As protesters prepared “Fight for Our Future” rallies across the country and urged the government and congress to pass climate legislation, Mr. Biden signed an executive order that he said would strengthen international forest protection commitments the United States has made. States at a climate summit in Scotland last year. He also promised that all vehicles in the United States would eventually be climate-friendly.

The Infrastructure Act at a glance


Map 1 of 5

Transport. The proposal would see tens of billions of dollars in new federal spending go to roads, bridges and transportation programs. Amtrak would see its largest cash flow since inception, and funds would be allocated to programs designed to help pedestrians commute safely.

Climate. Money would be provided to better prepare the country for global warming. The Forest Service would receive billions of dollars to reduce the effects of wildfires. The bill includes $73 billion to upgrade the country’s electricity grid so it can carry renewable energy.

Resources for underserved communities. A new $2 billion grant program is expected to expand transportation projects in rural areas. The bill would also increase support for Native American communities, allocating $216 million to the Bureau of Indian Affairs for climate resilience and adaptation efforts.

“I think we’re at one of those moments in world and American history when we’ve reached the point where the environmental crisis has become so obvious – with the notable exception of the former president – that we really have a chance to do things we couldn’t have done two, five, ten years ago,” Mr. Biden said amid the cherry blossoms in Seattle’s Seward Park on Friday.

Last year, on his first Earth Day in office, Mr. Biden pledged that the United States would lead the world in tackling climate change and pledged to roughly halve U.S. emissions by 2030. In the past year, his government has eased the path for solar and offshore wind development; regulations enacted to phase out hydrofluorocarbons, a potent greenhouse gas often found in refrigerants; and reinstated Obama-era restrictions on vehicle tailpipe emissions.

It has also proposed regulations on methane emissions from oil and gas wells and a measure to force companies to disclose their greenhouse gas emissions through the Securities and Exchange Commission. But so far his administration has failed to deliver on the core of Mr Biden’s climate policy — the $555 billion plan around clean energy and electric vehicles.

The measure has stalled in the Senate because of united opposition from both Republicans and Mr Manchin, a strong vote in the evenly divided chamber.

At the same time, rising gas prices, partly caused by Russia’s invasion of Ukraine, have prompted Mr Biden to call on oil companies to drill more.

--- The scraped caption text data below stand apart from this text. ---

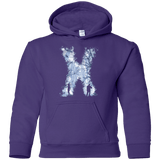 Sweatshirts Purple / YS X marks the spot Youth Hoodie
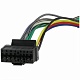 ISO переходник Sony/JVC Intro CON-SON-01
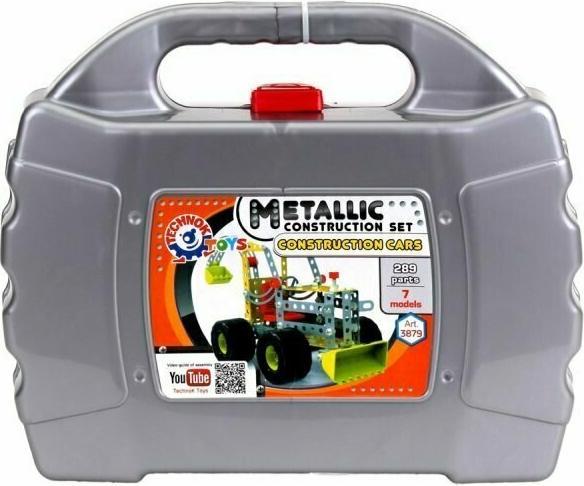 Produktbild Technok Metal construction constructor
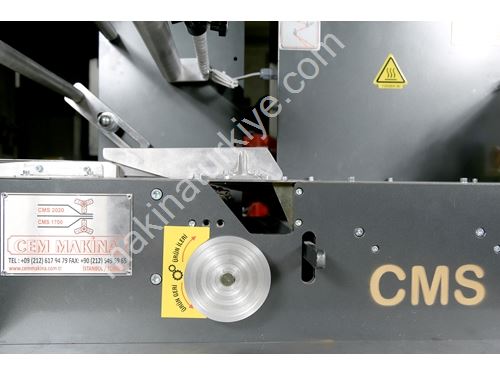 250 Pieces/Minute Servo Controlled Horizontal Conveyor Packaging Mac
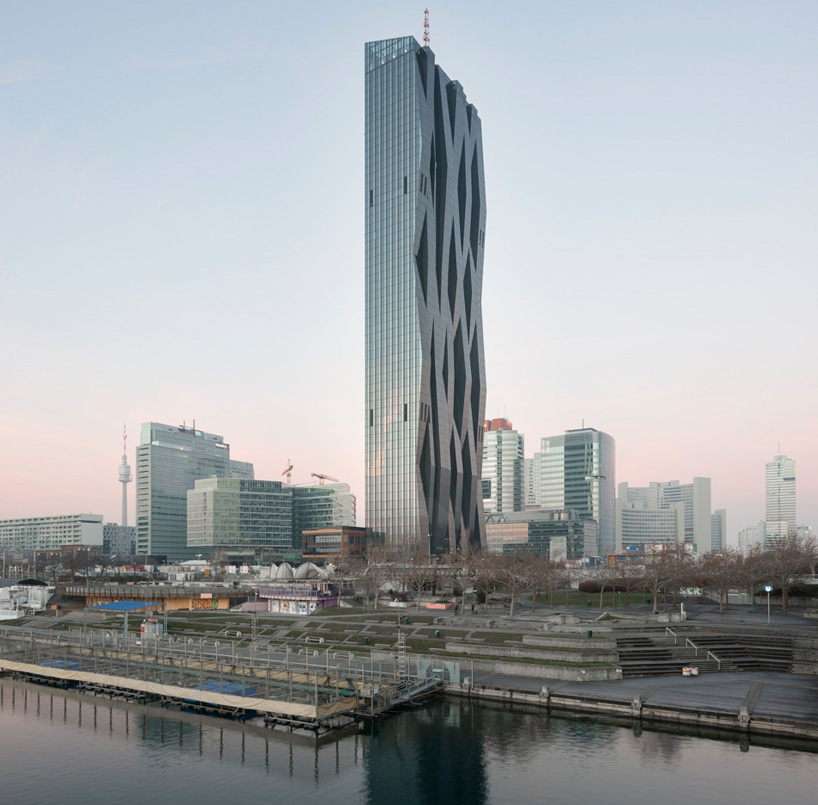 TOP 10 towers of 2014 designboom
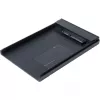 HDD enclosure Inter-Tech HD-25620 Black White 2.5 inch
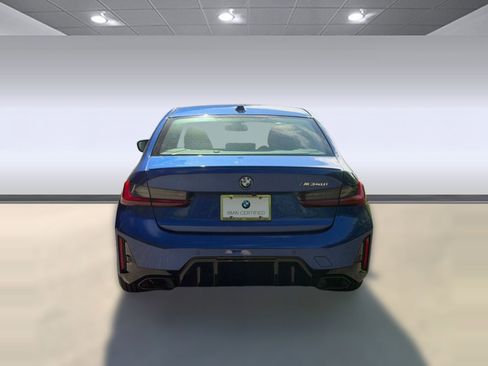 Certified 2025 BMW M340i RWD image 10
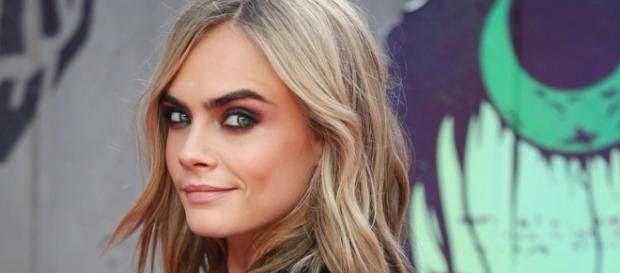 Cara Delevingne from Stars Not Defined by Their Sexuality - eonline.com Cara Delevingne from Stars Not Defined by Their Sexuality - eonline.com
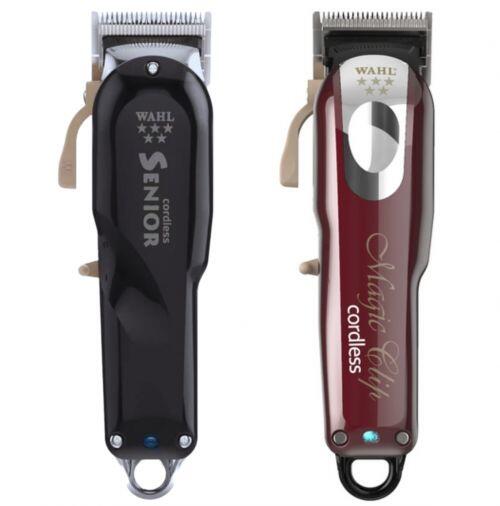 Comprar Combo Maquina Corte Wahl Magic Clip Cordless + Senior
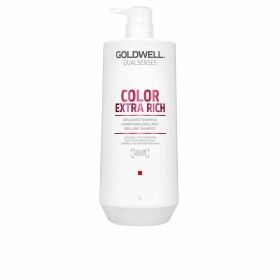 Shampoo Goldwell Color Extra Rich 1 L di Goldwell, Shampoo - Rif: S05120100, Prezzo: 29,35 €, Sconto: %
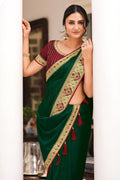 silk saree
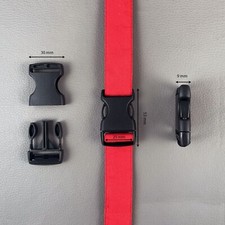 ATTACHE RAPIDE CLIPS BOUCLE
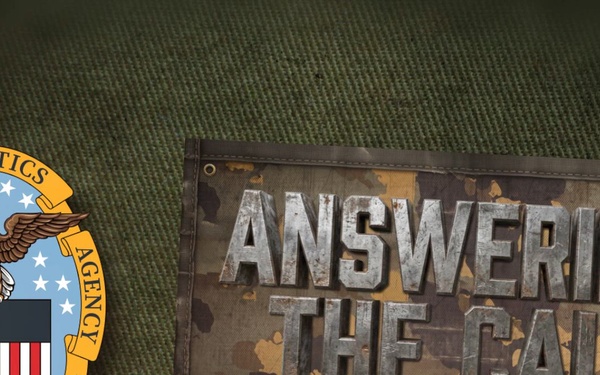 Answering the Call: Owen Thompson, DLA Information Operations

And last week, the Department of the Interior opened up more public lands for drilling, undoing one of its key environmental campaigning promises.

The White House disputes the idea that it has fallen short or that increased demand for oil would conflict with the government’s environmental goals.

“The president has climate goals and he wants to keep fighting for climate control,” Karine Jean-Pierre, a White House spokeswoman, told reporters aboard Air Force One on Thursday. “And he’s used the power of his office to do just that.”

Lisa Friedman contributed reporting from Washington.